LIVRARIA ENCANTADA – Canções para desviver – Flávia Joss

LIVRARIA ENCANTADA – Canções para desviver – Flávia Joss

LIVRO: Canções para desviver

AUTORA: Flávia Joss

 

“escrevo porque o verso pulsa”: vibrando a poesia musical de Flávia Joss

Uma resenha por Suzane Veiga

 

Viver é uma canção repleta de contradições, você solfeja? 

F.J.

 

Ausência. Silêncio. Vazio. Não é só de melodia e de letra que se faz música, mas, principalmente, de pausa. Assim também é a poesia: uma teia feita de buracos, entremeada de notas – às vezes grandes acordes – mas que se constrói, de fato, nos hiatos. É no romper dos dias, nos momentos em que se emudecem as palavras, que contemplamos o nada (que é o tudo, enfim) – a solidão das horas.

Em Canções para desviver, de Flávia Joss, vemos essa coragem, que é tão rara, de olhar a vida de frente, quando se sabe que é tão mais fácil desviar o olhar, fingir não ver a miséria (externa, interna e alheia). Sentir o incômodo. Então, nossa poeta sabe que escrita é coisa séria, é missão de (des)enterrar ossos, afiar a palavra na lâmina da liberdade, ter a bravura de olhar-se nos olhos.

Canta a mulher com os poemas prenhes de luz, embora com um verso ainda preso na garganta. É vôo, é luta, é luto, acalanto, memória, fluidez. É, sobretudo, recolher os rastros: “pés passados no tapete/ porta entreaberta/ nuvem de poeira/ rabiscos/ na lixeira/ papéis amassados/ torneira aberta.” E dizer o indizível daquilo que ficou esquadrinhado na lembrança.

O que restou de mim em mim mesma? O que há em mim que se transmuta, que desassossega, na inexatidão do espelho, do amor, do mundo? O poema mesmo responde: “imergir/ deixar-se florir/ até despetalar”. É purgar a ferida aberta “de cada caos que se (re)faz/ nos recônditos cômodos/ dessa escuridão assaz”.

E o verso, belo e pungente, está exposto, suado, doído, em gotas de pavor e ousadia. É canção para desviver, luminescência, um esforço de lavrar o silêncio, guardar nas fendas da existência grãos de vida, incômodos, rudezas, para espantar a morte com a crueza das palavras. Sim, é desfazer, por fim, a flor, o laço: “no milagre diário da escrita/ (re)nasço”.

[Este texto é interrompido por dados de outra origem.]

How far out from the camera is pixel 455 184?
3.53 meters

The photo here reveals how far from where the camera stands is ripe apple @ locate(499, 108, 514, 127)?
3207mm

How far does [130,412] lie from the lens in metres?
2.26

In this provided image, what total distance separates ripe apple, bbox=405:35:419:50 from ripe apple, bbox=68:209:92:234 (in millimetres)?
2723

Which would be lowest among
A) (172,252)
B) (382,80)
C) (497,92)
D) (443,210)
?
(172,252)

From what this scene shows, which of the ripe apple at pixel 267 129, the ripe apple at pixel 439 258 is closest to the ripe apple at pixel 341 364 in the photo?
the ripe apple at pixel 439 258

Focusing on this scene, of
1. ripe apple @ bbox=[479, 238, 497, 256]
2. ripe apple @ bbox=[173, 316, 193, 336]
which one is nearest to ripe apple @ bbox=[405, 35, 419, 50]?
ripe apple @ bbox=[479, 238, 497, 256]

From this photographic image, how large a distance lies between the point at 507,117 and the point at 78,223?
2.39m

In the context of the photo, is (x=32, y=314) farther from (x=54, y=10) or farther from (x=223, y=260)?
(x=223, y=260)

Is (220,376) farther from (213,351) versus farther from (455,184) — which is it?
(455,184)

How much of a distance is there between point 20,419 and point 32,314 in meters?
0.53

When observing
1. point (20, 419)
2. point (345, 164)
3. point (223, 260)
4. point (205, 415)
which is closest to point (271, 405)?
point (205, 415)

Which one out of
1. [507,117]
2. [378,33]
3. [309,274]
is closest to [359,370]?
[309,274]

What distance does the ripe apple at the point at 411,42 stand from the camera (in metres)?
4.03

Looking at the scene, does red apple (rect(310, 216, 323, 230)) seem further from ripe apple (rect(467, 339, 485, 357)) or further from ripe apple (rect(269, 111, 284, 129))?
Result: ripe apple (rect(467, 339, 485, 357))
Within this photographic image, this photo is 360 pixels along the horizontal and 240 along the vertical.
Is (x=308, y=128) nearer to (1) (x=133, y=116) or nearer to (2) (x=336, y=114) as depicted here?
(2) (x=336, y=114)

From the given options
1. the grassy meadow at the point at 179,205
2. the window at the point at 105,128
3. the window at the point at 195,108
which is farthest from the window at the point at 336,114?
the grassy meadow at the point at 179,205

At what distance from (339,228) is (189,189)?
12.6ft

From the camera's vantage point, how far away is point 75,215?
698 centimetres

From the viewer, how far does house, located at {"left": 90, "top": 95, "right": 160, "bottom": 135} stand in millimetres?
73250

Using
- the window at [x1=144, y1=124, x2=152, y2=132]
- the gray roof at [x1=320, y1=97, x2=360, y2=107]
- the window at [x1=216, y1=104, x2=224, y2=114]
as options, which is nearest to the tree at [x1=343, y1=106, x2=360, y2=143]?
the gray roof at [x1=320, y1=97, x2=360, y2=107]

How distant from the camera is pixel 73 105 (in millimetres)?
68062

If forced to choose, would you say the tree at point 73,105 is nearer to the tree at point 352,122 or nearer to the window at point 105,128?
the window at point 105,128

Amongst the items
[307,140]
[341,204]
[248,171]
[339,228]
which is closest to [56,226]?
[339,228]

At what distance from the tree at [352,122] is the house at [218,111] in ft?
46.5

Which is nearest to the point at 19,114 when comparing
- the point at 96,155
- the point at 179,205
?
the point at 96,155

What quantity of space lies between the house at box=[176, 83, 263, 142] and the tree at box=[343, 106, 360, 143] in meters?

Líquida, etílica, e (agri)doce, a poesia de Joss é naco de desejo, sabor orvalhado de saudade, de ritmo persistente de ouvidos no vácuo. Na introspecção do seu verso, eu me vejo humana. No silêncio deste domingo, há palavras de Canções para desviver espalhadas por toda a casa, preenchendo o vazio. Vigília. Pausa do sol. Trilha de vida. Itinerários poéticos.

*Texto publicado originalmente no site Mapa das Letras.

 

Referência bibliográfica:

JOSS, Flávia. Canções para desviver. São Paulo: M.inimalismos, 2023.